Asylum seekers from the Democratic Republic of the Congo wait for health screening near the border in Zombo, Uganda. (Photo: UNHCR/Rocco Nuri)
When Brenda Namutebi renounced Islam and accepted Christ as her savior in a local Catholic Church, her Muslim husband and neighbors subjected her to harsh conditions, hoping she might change her mind.
Namutebi's husband beat her severely, squeezed her throat and threatened her with death and divorce. Her neighbors cursed her and told her she would never live in the community and have peace as long as she was a Christian.
"I went through hell and I didn't know I would survive," said the 35-year-old mother of three young children, who was rescued by police and now lives in a rental home in Bududa. "They wanted to kill me because of my faith, but Jesus saved me.
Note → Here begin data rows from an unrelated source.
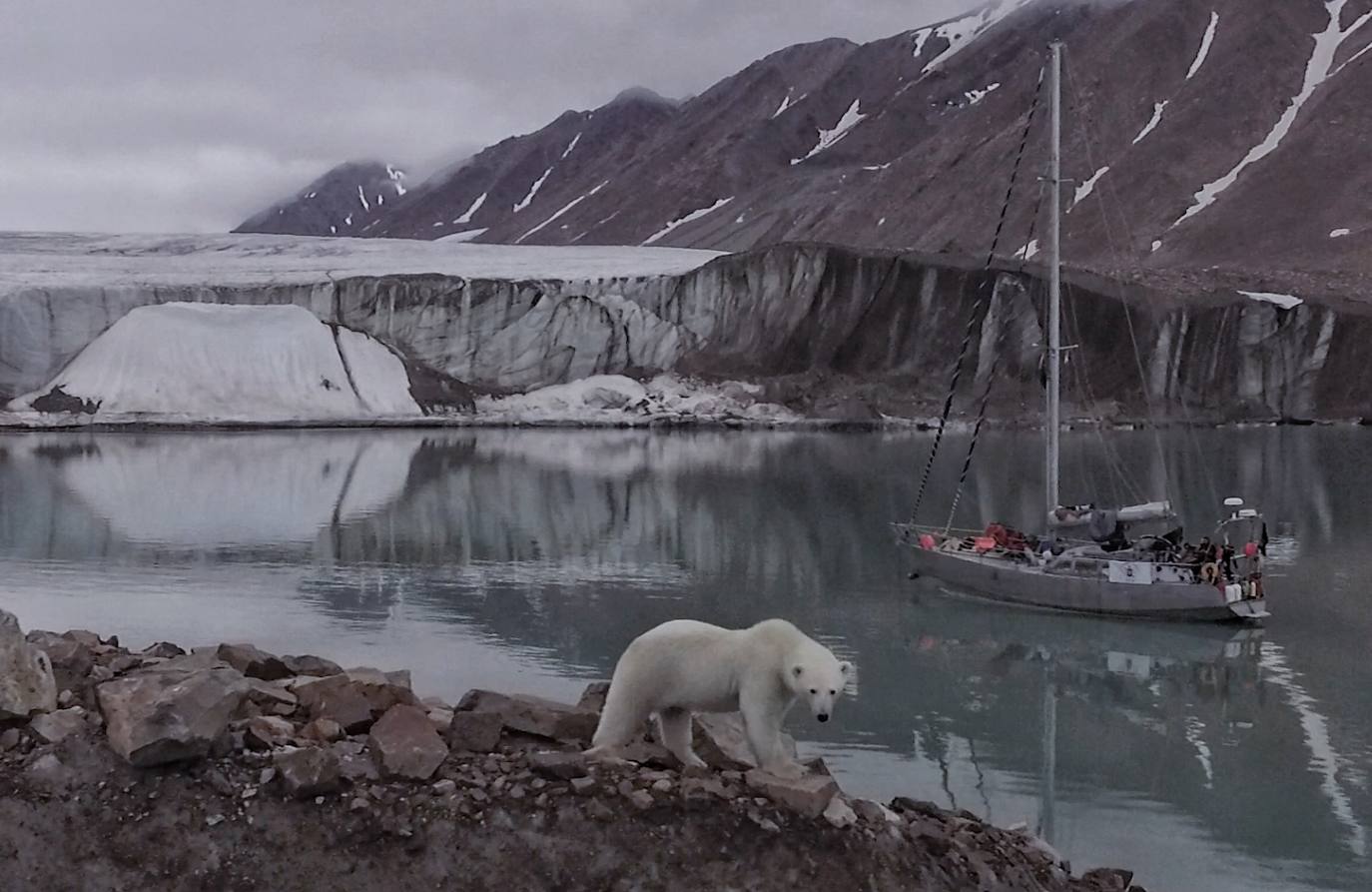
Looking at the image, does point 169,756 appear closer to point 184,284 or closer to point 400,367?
point 400,367

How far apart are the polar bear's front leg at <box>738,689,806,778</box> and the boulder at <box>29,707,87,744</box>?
2488 mm

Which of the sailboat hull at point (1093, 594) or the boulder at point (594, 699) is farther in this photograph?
the sailboat hull at point (1093, 594)

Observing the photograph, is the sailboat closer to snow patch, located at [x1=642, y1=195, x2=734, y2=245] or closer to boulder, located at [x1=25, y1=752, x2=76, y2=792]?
boulder, located at [x1=25, y1=752, x2=76, y2=792]

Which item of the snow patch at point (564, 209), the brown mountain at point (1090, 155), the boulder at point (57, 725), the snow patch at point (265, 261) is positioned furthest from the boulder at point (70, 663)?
the snow patch at point (564, 209)

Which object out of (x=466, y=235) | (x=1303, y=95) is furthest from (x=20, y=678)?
(x=466, y=235)

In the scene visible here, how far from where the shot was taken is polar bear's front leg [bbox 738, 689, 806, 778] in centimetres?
539

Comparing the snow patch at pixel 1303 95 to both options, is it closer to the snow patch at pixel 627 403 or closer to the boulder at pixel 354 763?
the snow patch at pixel 627 403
I will continue to believe in Christ, despite the troubles I'm going through right now."
Her husband has now married another wife and disowned her children. The local sheikhs have ordered her to return her dowry of $180 and 13 cows to her husband and his family. Failure to make any payment would warrant her arrest and being detained until she pays back the dowry, she said.
"They don't even care that I am single-handedly raising my children without a job," Namutebi said as she broke down in tears and had to be comforted by her children.
Namutebi is one of millions of Christians in Uganda who face persecution from radical Muslims and some members of traditional African religions. Most Ugandans are Christian, but Namutebi lives in a region where most of the Muslim population resides. Through the country's decentralized system of government, the region has become essentially a self-governed Shariah fiefdom.
In neighboring Budaka district, Julius Musisi, 16, was killed in October after being attacked with a machete by Muslim extremists for refusing to convert to Islam. His father, Peter Mukisa, a Catholic catechist, said Julius was attacked on his way from the market and told he must convert to Islam.
"When my son refused to convert to Islam he was hacked to death," said Mukisa, noting that the incident happened a few days after hardline Muslims also beat and drowned a 25-year-old pastor Protestant pastor and his church member in Lake Nakuwa. "We've been living in fear of attacks, and we need the government to protect us."
The situation in eastern Uganda is mirrored across the country. On Oct. 31, Muslim extremists killed a pastor in northern Uganda after he compared Christianity and Islam in a radio broadcast. David Omara, 64, a pastor of Christian Church Center and a well-known radio preacher in the area, was beaten and strangled after finishing his broadcast.
People from throughout the religious spectrum have condemned the attacks, telling Ugandans they should not be divided by religion.
Father Romanus Olweny of the Archdiocese of Tororo reiterated his call for tolerance and peace in the face of attacks, emphasizing that both Islam and Christianity promote tolerance and peace.
"It's very disheartening to lose lives because of one's belief," Father Olweny told Catholic News Service. "We have to be tolerant with one another and live in an open and free society where one is allowed to worship freely without fear of attacks."
Father Olweny, who holds a Ph.D. in Education and lectures at St. Paul's College in Mbale, urged Christian and Muslim leaders to persevere in their role as educators by preaching love and brotherhood within families, communities and places of worship. He also urged all people to seek peace and strive to show mercy and compassion amid difficult circumstances.
"Our message of peace and tolerance has been very clear in our parishes and everywhere we go," said Father Olweny, who also visits villages to promote peace and unity among Christians and Muslims. "We want people to live in harmony and recognize each other as brother and sister."
Freedom of religion is guaranteed by the Uganda Constitution but is not widely practiced.
Father Timothy Mayamba of St. John Bosco Catholic Parish in Bududa said there was widespread intolerance toward Christians, especially Catholics in eastern Uganda. He said it was time for the police to prevent the crimes. Segregation and persecution of Christians is not only violent but can be done psychologically, he noted.
"In most cases, it's not open persecution like you hear in other countries, where people are prohibited from praying," he told CNS. "Vulnerable and needy persons are a soft target. Perpetrators always put pressure on people who are in need, threatening to suspend the support unless they convert to the religion they want. We have had incidents where perpetrators have removed rosaries from children and parishioners and destroyed them (rosaries)."
"It is a big threat because everything begins small; these small thing amounts to something big," the priest said. "People are instilling anger into the young people at such an age. Eventually, they make the child grow with a lot of prejudice to one another."
Sheikh Muhammad Yusuf, a leader in eastern Uganda, said Islam "totally forbids the killing of innocents," and attacks on Christians are "unacceptable and condemnable" and defy the teachings of the prophet Muhammad.
"But I want to urge some of our Christian brothers to exercise respect and discipline while carrying out their activities," he said. "They need not to provoke other people who belong to different faith. We all need to be tolerant with one another."